* **Available data**
______

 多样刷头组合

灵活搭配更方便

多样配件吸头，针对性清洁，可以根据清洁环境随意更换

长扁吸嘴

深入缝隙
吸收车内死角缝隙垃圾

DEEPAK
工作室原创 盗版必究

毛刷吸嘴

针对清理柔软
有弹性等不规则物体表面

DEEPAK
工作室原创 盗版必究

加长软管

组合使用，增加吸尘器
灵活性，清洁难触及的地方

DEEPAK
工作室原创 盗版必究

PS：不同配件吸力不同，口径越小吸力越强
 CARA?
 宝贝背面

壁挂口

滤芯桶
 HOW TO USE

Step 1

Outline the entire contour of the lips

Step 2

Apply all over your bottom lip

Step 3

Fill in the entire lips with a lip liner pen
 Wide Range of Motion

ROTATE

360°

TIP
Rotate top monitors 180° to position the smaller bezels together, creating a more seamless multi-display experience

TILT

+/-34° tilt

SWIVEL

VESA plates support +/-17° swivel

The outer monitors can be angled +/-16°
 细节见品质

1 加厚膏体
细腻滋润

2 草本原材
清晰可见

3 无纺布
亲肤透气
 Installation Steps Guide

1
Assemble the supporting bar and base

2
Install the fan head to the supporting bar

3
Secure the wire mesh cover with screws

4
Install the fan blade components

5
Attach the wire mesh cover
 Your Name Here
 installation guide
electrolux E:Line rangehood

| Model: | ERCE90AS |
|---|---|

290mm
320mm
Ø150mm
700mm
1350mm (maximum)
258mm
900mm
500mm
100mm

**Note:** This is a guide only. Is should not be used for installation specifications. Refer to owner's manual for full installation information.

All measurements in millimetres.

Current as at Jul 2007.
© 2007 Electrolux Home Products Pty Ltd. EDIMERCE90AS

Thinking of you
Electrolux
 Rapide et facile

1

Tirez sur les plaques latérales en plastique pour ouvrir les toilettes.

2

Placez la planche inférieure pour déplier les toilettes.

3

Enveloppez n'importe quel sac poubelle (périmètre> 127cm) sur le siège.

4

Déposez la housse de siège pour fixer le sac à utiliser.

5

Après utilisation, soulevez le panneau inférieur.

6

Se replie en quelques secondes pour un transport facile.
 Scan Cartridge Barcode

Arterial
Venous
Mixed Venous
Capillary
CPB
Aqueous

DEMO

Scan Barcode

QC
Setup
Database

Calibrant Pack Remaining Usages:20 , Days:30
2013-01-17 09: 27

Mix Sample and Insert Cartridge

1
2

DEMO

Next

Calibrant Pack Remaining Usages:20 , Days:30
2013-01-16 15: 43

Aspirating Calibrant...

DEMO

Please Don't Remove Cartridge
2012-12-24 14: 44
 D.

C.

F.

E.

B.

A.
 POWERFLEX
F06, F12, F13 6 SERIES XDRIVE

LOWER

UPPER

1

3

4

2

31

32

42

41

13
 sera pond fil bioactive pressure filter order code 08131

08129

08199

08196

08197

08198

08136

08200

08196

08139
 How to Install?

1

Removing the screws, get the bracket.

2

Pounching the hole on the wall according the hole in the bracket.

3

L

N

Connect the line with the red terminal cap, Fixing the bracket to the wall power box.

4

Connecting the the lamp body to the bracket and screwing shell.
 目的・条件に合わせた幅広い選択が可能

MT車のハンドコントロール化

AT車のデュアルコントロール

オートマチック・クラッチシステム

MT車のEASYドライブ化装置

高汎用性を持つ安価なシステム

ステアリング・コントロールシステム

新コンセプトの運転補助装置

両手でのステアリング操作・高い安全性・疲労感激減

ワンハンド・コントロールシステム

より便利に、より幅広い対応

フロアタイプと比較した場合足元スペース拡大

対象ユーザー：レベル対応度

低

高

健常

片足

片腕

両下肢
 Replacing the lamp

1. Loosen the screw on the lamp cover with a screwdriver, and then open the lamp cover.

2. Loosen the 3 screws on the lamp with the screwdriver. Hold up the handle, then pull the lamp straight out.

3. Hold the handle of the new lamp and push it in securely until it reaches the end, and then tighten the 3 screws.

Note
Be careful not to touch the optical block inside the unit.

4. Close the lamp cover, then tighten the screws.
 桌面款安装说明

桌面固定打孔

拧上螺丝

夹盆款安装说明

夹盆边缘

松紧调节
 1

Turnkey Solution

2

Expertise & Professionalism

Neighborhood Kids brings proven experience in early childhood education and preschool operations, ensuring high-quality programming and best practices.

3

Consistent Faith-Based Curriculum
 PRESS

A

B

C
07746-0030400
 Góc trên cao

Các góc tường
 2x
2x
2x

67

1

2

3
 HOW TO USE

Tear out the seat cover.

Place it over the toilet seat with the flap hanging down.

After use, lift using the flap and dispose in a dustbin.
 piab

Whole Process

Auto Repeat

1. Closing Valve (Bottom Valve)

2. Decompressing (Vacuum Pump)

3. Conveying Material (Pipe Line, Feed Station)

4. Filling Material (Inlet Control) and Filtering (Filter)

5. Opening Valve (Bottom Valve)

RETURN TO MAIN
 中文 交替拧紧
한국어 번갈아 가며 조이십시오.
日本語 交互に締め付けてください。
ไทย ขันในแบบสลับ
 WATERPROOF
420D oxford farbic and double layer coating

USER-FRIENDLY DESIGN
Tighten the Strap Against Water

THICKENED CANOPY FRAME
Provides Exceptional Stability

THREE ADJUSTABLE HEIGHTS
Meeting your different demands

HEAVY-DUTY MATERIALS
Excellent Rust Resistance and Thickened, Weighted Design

______

* **Work order**
Reproduce verbatim the lines above, from the line with "After use, lift" through the line with "THREE ADJUSTABLE HEIGHTS".

* **Result**
After use, lift using the flap and dispose in a dustbin.
 piab

Whole Process

Auto Repeat

1. Closing Valve (Bottom Valve)

2. Decompressing (Vacuum Pump)

3. Conveying Material (Pipe Line, Feed Station)

4. Filling Material (Inlet Control) and Filtering (Filter)

5. Opening Valve (Bottom Valve)

RETURN TO MAIN
 中文 交替拧紧
한국어 번갈아 가며 조이십시오.
日本語 交互に締め付けてください。
ไทย ขันในแบบสลับ
 WATERPROOF
420D oxford farbic and double layer coating

USER-FRIENDLY DESIGN
Tighten the Strap Against Water

THICKENED CANOPY FRAME
Provides Exceptional Stability

THREE ADJUSTABLE HEIGHTS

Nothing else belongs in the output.